+++ Text section
A. C. Frost & Co. v. Coeur D'Alene Mines Corp.

Decision Date15 December 1939
Docket Number6646
Citation98 P.2d 965,61 Idaho 21
CourtIdaho Supreme Court
PartiesA. C. FROST & COMPANY, a Corporation, Respondent and Cross-appellant, v. COEUR D'ALENE MINES CORPORATION, a Corporation, Appellant and Cross-respondent

CONTRACTS-ILLEGALITY-EFFECT OF-RIGHTS OF PARTIES.

1. If contract is void because prohibited by law as against public policy, the court will leave parties thereto in identical situation in which the court finds them, and contract cannot be treated as valid by invoking estoppel.

2. Where agreement giving plaintiff's assignor the option to purchase treasury stock of defendant corporation was void under securities acts, plaintiff could not recover difference between contract price of stock as fixed by option and market price of stock at time of breach of option with reference to number of shares covered by option remaining unsold at time of breach. (Securities Act of 1933, sec. 5 (a) (1, 2); sec. 4 (1), as amended, 15 U.S. C. A., secs. 77e (a) (1, 2) 77d (1); Securities Exchange Act of 1934, sec. 29 (b), 15 U.S. C. A sec. 78cc (b).)

3. Where agreement giving plaintiff's assignor the option to purchase treasury stock of defendant corporation at fixed price was void under securities acts, plaintiff could not recover amount received by defendant in excess of contract price, for stock sold by president of defendant. (Securities Act of 1933, sec. 5 (a) (1, 2); sec. 4 (1), as amended, 15 U.S. C. A., secs. 77e (a) (1, 2), 77d (1); Securities Act of 1934, sec. 29 (b), 15 U.S. C. A., sec. 78cc (b).)

APPEAL from the District Court of the Eighth Judicial District, for Kootenai County. Hon. Bert A. Reed, Judge.
++++++
== Exercise brief ==
Carry on the Idaho Supreme Court case report on A. C. Frost & Co. v. Coeur D'Alene Mines Corp., beginning after its final line, which names the appeal from the Kootenai County district court.
+++ Material supplied
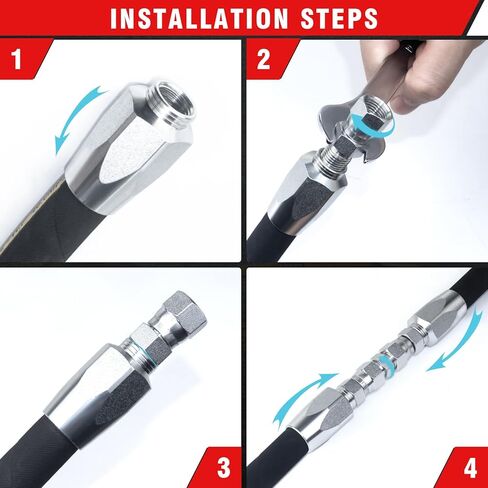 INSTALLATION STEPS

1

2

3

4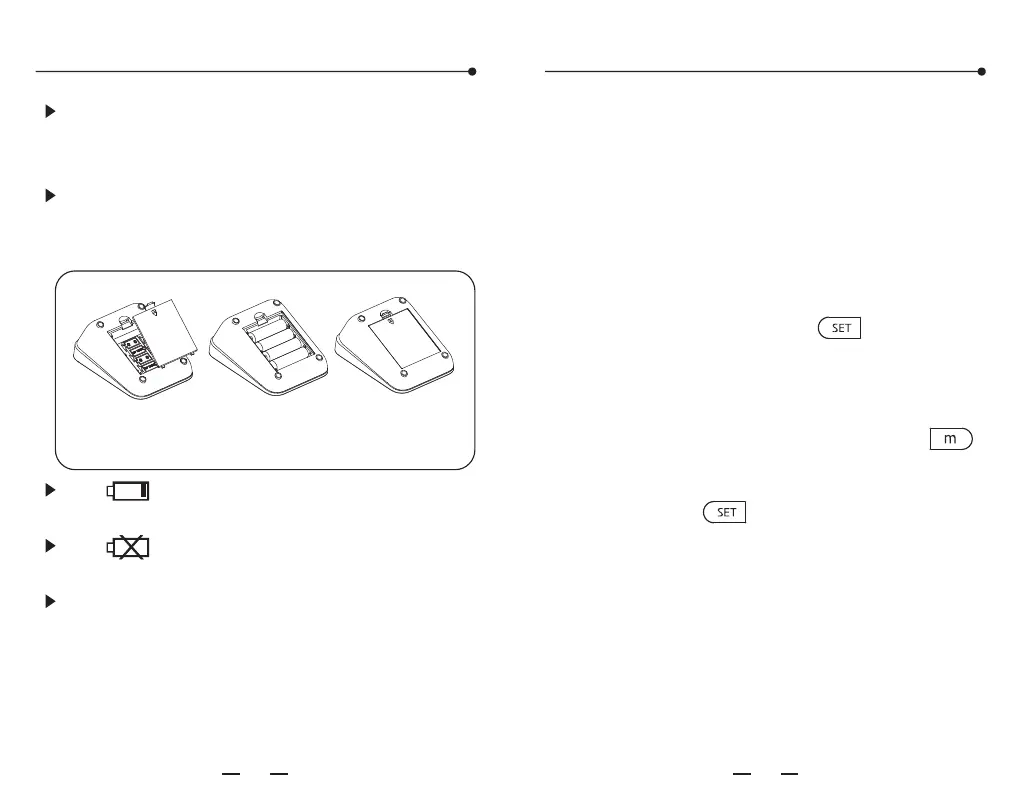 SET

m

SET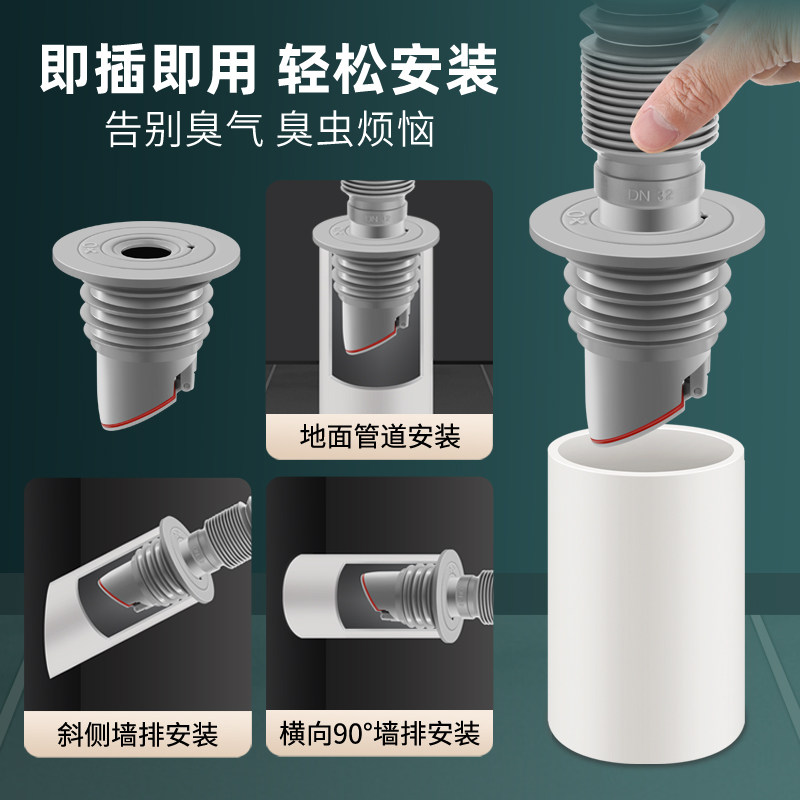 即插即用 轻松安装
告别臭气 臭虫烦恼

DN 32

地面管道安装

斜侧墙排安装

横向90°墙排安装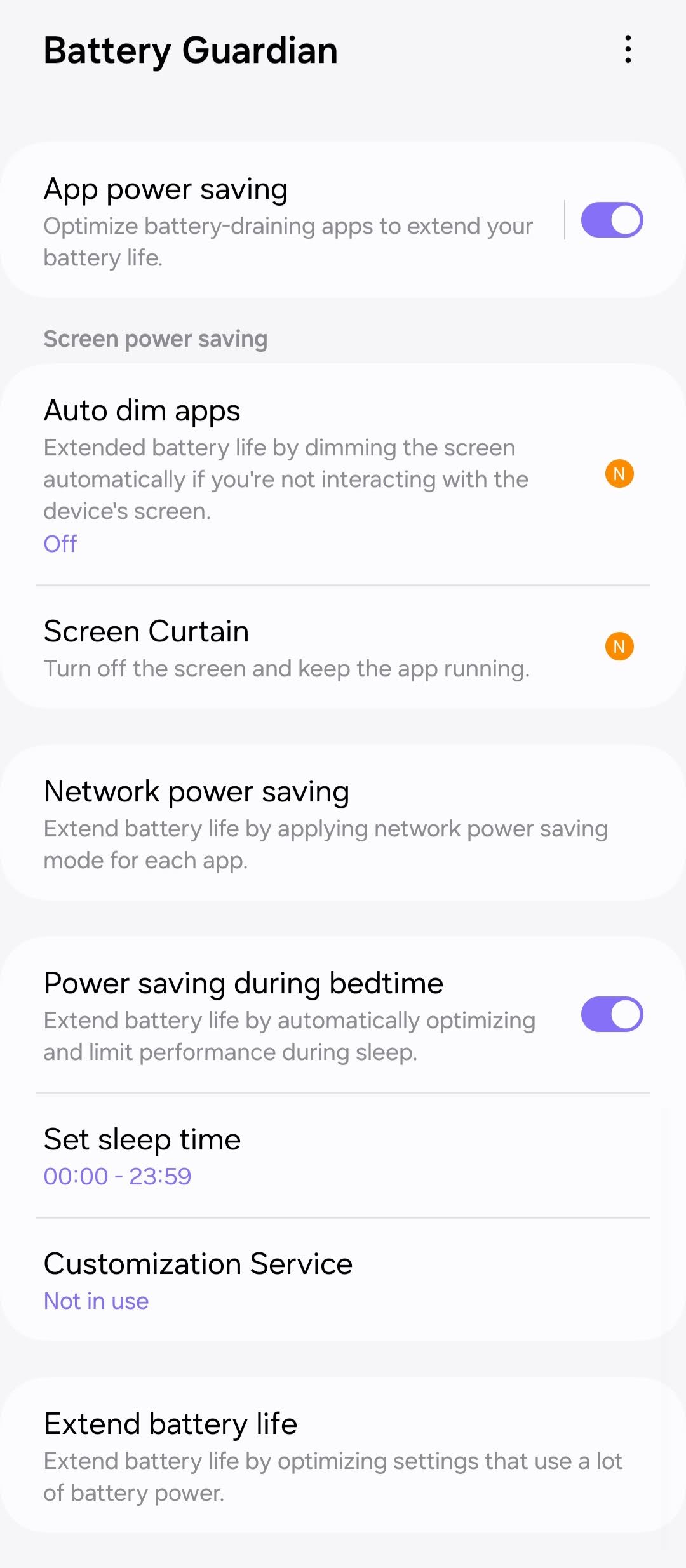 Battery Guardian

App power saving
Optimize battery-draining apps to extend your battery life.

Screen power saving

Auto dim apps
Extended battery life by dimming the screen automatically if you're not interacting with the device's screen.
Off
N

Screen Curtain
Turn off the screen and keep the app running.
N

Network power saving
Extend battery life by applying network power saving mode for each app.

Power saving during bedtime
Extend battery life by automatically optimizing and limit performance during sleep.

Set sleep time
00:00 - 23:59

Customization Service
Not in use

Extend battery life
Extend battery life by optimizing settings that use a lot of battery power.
++++++
== Answer for the task ==
Action upon option agreement for sale of stock. Judgment for defendant upon first cause of action. Affirmed. Judgment for plaintiff on second cause of action. Reversed with directions to enter judgment for defendant on second cause of action.

Judgment denying recovery upon the first cause of action affirmed. Judgment permitting recovery upon the second cause of action reversed and remanded with instructions. Petition for rehearing denied.

James A. Wayne and W. H. Langroise, for Appellant and Cross-respondent.

A. C Frost & Company having been legally dissolved in the state of its incorporation, had no legal existence at the time of the execution of the contract entered into by it, by W. J Boland, as its trustee, could not legally enter into any contract, and the purported contract was void from the beginning. (Laws of Washington, 1923, chap. 144, Rem. Rev. Stat., sec. 3846; Hawley v. Bonanza Queen Min. Co., 61 Wash. 90, 111 P. 1073; Grant v. Monterey Gold Min. Co., 93 Wash. 1, 159 P. 895; Peck v. Linney, 97 Wash. 103, 165 P. 1080.)

A void contract is in the eyes of the law seen as a blank piece of paper. (Hirschfeld v. McKinley, 78 F.2d 124.)

And void contracts cannot in any manner be validated. (National Union Indemnity Co. v. Bruce Bros., 44 Ariz. 454, 38 P.2d 648.)

H. J. Hull and C. H. Potts, for Respondent and Cross-appellant.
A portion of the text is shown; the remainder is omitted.